• **EXTRACT TO READ**
◇ ◇ ◇ ◇
In Afghanistan: How the West Lost its Way, Tim Bird and Alex Marshall provide a crisply written, thoroughly researched examination of the allied effort in Afghanistan. It is damning in its presentation of what the authors term "strategic vacuity." Bird is a lecturer at King's College London in the Defense Studies Department. Marshall lectures in the History Department at Glasgow University. In 262 highly readable pages, Bird and Marshall move from Afghanistan in historical context to the attacks of 9/11 and the U.S. response; the formative Afghan governance period of late September 2001 to June 2002; the Taliban resurgence that followed to 2005 (a period the authors memorably describe as characterized by "the near-lethal combination of blind optimism and neglect," p. 150); the U.S. refocus on "the forgotten war" that began in 2006; the Pakistani elephant in the room; and the search for an off-ramp between 2009 and 2011. The authors wisely chose to tell a chronological story that weaves in themes such as liberal beliefs about governance and development, Afghan insurgency and international terrorism, and the coalition politics of the external actors.
Bird and Marshall argue that the allied intervention in Afghanistan was incoherent in conception and execution and thus had little chance of success. Their aim is "to provide an understanding of why a large swathe of the international community, with the leading members of NATO in the vanguard, has found it so difficult to achieve its goals in this decade-long conflict" (p. 3). There was little sifting of "the vital from the peripheral; the essential from the desirable; or the threatening from the simply problematic" (p. 253). Flawed assumptions, bad tactical choices, liberal ideals, and a tragic lack of attention to local dynamics all played a role in the Western failure in Afghanistan. The authors identify the shifting goals advanced for Afghanistan (from removal of the Taliban from power and disruption of the core Al Qaeda organization led by Osama bin Laden to state-building, counterinsurgency, democratization, counterterrorism, development, regional stabilization, and more) and they nail the "incoherent strategy" that sprang from wildly varying concerns in capitals from Washington to Brussels, Delhi, Tehran, and Beijing (pp. 3-4). "Strategic clarity," they note mildly, "has been an elusive commodity" (p. 5). National goals, contributions, caveats, interests, and bureaucracies have combined with NATO interests to shatter hopes for clear, coherent, achievable ends mated to realistic ways and means. The complexities of Afghanistan and its geographic location only add to the difficulties created by fuzzy thinking. Perhaps most importantly, the authors identify the ways in which Afghanistan has become a "laboratory for key Western states in the development of 'comprehensive' or 'interagency' approaches to stabilization or 'state-building'" (p. 5).
◇ ◇ ◇ ◇
• **MATERIAL PROVIDED**

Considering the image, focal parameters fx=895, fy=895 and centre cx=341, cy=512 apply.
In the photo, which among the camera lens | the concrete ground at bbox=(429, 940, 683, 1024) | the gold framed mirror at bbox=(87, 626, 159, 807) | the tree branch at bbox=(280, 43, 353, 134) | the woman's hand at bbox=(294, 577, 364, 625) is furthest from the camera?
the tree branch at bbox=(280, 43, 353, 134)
◇ ◇ ◇ ◇
• **TASK INSTRUCTIONS**
[1] In the review of the Afghanistan book, where does Alex Marshall lecture?
[2] Write a continuation of the review of the Afghanistan book, starting after its last sentence.

• **ANSWERS PROVIDED**
[1] In the History Department at Glasgow University.

[2]
Alone among these authors, Bird and Marshall identify the core of the West's failure as not only the strategic error of mismatching ends, ways, and means, but the tragic error of setting impossible goals. In a twist on the liberal view of the United States as the indispensable nation, they argue that only the United States had the capability to form a coherent strategy for Afghanistan and it failed to do so. But they also argue that the United States in fact lacked the capability to make, lead, and execute a successful strategy in Afghanistan because it set such vast goals. It lacked the necessary knowledge of the state and the region, it lacked the humility necessary to question its own assumptions, it lacked intellectual sensitivity to its poor fit of means and ends, and it lacked any vision of a unifying mission that could have united the fractious alliance behind a set of achievable outcomes.
The authors' conclusion is compelling: "Just about every conceivable approach, in a variety of combinations, has ... been attempted. There have only been two consistent themes. The first has been the mismatch between the dominant policy fashions pursued at particular points in time and the cycle of events in Afghanistan itself. The second," they argue, "has been the flawed execution of the policies, suggesting that, even if there had been a closer alignment of approach with conditions on the ground, 'success' would have been elusive" (pp. 249-250). The message resonates: Power does not necessarily bring wisdom, effectiveness or efficiency, or control over events and other actors' choices. "Hubris" usually appears in discussions of the U.S. war on Iraq, but Bird and Marshall make it clear that the U.S. effort in Afghanistan suffered from that critical weakness at least as much as it did in Iraq.[1]
This is an important book for its emphasis on the beliefs driving Western choices in Afghanistan as well as for its attention to the mechanics of alliance politics, the clashes between outsiders' wishes and Afghan reality, and the details of prolonged sloppy strategic thinking. It will be useful in the classroom as well as for the interested layperson.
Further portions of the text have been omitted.